▸ **TRECHO DO DOCUMENTO**
As co-proprietárias do Shopping Center, desejando expandir seus negócios, pretendem captar recursos financeiros junto à determinada instituição financeira.
Para tanto, querem constituir um consórcio nos moldes do art. 278 da Lei nº 6.404/76 com a participação das cinco co-proprietárias retro mencionadas e com a participação, também, da Administradora (empresa F) que não é co-proprietária do empreendimento comercial, mas que figurará como líder do Consórcio a quem o Banco concederá o financiamento mediante garantia (hipotecária ou fiduciária) do empreendimento comercial e dos recebíveis (alugueres futuros).
Esse mútuo será resgatado pela Administradora com os recursos líquidos mensais das co-proprietárias, que serão carreados para o consórcio e daí para o banco financiador. A administradora perceberá remuneração previamente estipulada para a prestação dos serviços de administração do consórcio e intermediação do mútuo bancário.
A consulente deseja saber se nessa operação entre a administradora e o consórcio a quem serão repassados os recursos financeiros captados haverá incidência do IOF.
Para responder a essa indagação impõe-se o exame do fato gerador do IOF em seus aspectos nuclear e subjetivo.

▸ **DADOS LISTADOS**
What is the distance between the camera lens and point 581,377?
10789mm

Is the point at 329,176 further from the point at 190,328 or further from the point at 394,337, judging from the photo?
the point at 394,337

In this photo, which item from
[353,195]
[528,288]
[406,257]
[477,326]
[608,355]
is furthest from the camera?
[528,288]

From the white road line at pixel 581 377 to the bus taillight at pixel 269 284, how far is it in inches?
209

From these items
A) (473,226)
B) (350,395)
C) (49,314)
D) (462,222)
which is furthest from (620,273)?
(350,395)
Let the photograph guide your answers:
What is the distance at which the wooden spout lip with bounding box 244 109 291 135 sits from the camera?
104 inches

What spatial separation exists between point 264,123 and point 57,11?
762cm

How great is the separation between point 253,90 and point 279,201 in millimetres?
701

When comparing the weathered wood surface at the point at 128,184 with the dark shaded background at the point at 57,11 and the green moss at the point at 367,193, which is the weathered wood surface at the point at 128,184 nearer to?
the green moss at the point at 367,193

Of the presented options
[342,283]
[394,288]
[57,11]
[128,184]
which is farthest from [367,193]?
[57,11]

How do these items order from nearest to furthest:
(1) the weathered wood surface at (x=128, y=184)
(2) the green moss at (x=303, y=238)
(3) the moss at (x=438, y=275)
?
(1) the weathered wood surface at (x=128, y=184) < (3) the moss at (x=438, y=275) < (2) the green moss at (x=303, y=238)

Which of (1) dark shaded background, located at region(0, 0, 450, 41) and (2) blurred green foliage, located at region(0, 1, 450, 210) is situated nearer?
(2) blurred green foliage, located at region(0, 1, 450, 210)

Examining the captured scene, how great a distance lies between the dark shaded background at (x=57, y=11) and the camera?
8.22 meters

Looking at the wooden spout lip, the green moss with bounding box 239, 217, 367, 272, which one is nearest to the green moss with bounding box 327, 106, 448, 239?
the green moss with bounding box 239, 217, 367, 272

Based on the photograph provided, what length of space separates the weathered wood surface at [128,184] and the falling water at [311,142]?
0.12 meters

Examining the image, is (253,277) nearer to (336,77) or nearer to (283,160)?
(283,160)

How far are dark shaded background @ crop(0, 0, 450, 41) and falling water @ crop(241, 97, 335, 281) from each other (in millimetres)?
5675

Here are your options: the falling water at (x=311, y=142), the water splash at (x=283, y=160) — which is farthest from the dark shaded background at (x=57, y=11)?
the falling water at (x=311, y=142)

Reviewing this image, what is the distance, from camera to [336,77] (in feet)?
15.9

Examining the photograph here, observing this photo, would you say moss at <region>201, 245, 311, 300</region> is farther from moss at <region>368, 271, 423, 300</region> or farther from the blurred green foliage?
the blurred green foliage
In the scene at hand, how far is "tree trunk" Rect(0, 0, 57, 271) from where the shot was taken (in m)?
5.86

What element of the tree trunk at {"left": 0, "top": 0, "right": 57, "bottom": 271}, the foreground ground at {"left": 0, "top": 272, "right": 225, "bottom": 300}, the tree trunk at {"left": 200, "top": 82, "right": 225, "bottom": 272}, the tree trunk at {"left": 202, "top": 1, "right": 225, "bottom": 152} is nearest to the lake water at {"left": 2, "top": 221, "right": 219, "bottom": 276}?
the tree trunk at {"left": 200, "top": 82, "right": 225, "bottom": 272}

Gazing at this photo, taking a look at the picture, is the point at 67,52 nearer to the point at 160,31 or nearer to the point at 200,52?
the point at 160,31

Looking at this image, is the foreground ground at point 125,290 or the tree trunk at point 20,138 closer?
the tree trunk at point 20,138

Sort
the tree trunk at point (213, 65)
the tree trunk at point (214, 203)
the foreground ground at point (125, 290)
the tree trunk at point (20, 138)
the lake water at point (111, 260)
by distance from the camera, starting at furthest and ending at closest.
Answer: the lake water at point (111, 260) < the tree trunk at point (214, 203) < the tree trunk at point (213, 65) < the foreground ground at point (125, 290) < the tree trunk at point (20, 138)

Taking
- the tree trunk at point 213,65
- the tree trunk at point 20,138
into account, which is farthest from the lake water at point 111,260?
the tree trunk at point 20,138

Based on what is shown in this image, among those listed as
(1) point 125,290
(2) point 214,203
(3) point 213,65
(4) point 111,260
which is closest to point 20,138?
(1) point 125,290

▸ **AÇÕES A REALIZAR**
A – Responda às perguntas abaixo com base no trecho sobre o consórcio do shopping center.
(i) Em que artigo e em que lei se baseiam os moldes do consórcio que se pretende constituir?
(ii) Quem figurará como líder do consórcio?
(iii) Com que recursos a Administradora resgatará o mútuo?
B – Redija a continuação do trecho sobre o consórcio do shopping center, iniciando após a última frase apresentada.

▸ **RESPOSTAS ESCRITAS**
A –
(i) No art. 278 da Lei nº 6.404/76.
(ii) A Administradora (empresa F).
(iii) Com os recursos líquidos mensais das co-proprietárias.

B –
O IOF, na verdade, desdobra-se em quatro impostos conforme previsão do art. 63 do CTN:
“Art. 63. O imposto, de competência da União, sobre operações de crédito, câmbio e seguro, e sobre operações relativas a títulos e valores mobiliários tem como fato gerador:
I – quanto às operações de crédito, sua efetivação pela entrega total ou parcial do montante ou do valor que constitua o objeto das obrigações, ou sua colocação à disposição do interessado;
II – quanto às operações de câmbio, sua efetivação pela entrega de moeda nacional ou estrangeira, ou de documento que a represente, ou sua colocação à disposição do interessado, em montante equivalente à moeda estrangeira ou nacional entregue ou posta à disposição por este;
III – quanto às operações de seguro, sua efetivação pela emissão da apólice ou do documento equivalente, ou o recebimento do prêmio, na forma da lei aplicável;
IV – quanto às operações relativas a títulos e valores mobiliários, a emissão, transmissão, pagamento ou resgate destes, na forma da lei aplicável.
Parágrafo único – A incidência definida no inciso I exclui a definida no inciso IV, e reciprocamente, quanto à emissão, ao pagamento ou resgate do título representativo de uma mesma operação de crédito.”
Interessa para o caso presente o exame do IOF concernente às operações de crédito.
Conforme prescrito no inciso I, do art. 63 do CTN o fato gerador consiste na efetiva “entrega total ou parcial do montante ou do valor que constitua o objeto das obrigações, ou sua colocação à disposição do interessado”.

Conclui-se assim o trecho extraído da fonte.